§ DATA FOR THE TASK
● ● ● ● ● ● ●

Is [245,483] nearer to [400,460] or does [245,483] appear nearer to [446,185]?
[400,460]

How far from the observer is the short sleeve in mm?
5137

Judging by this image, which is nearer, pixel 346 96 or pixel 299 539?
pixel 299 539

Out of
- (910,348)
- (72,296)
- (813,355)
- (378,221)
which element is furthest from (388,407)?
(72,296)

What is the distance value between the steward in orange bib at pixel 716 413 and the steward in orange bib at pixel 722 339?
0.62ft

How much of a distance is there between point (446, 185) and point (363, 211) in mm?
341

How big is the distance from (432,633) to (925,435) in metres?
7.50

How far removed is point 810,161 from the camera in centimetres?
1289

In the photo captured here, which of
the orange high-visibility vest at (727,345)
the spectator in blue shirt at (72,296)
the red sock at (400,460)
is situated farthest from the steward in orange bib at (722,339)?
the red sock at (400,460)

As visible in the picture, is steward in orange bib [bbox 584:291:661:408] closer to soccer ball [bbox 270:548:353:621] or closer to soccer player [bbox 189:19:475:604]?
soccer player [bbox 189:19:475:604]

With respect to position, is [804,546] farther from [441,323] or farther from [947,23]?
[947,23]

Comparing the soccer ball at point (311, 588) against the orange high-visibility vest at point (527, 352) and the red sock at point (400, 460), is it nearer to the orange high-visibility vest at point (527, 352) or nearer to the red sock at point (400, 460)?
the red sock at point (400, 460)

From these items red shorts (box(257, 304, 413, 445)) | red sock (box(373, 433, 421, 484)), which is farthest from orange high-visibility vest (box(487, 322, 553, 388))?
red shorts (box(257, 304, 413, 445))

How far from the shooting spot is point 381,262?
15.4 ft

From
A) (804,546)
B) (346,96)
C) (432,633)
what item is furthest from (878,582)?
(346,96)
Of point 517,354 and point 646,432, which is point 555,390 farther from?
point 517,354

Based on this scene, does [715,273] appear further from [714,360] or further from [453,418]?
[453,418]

● ● ● ● ● ● ●

§ PROBLEM REQUIREMENTS
Copy everything from the line containing "Of point 517,354" down to the end of the data, requests included, adding 122 to every coordinate in the answers.

§ RESPONSE TO THIS TASK
Of point 517,354 and point 646,432, which is point 555,390 farther from?
point 639,476

Based on this scene, does [715,273] appear further from [714,360] or further from [453,418]?
[575,540]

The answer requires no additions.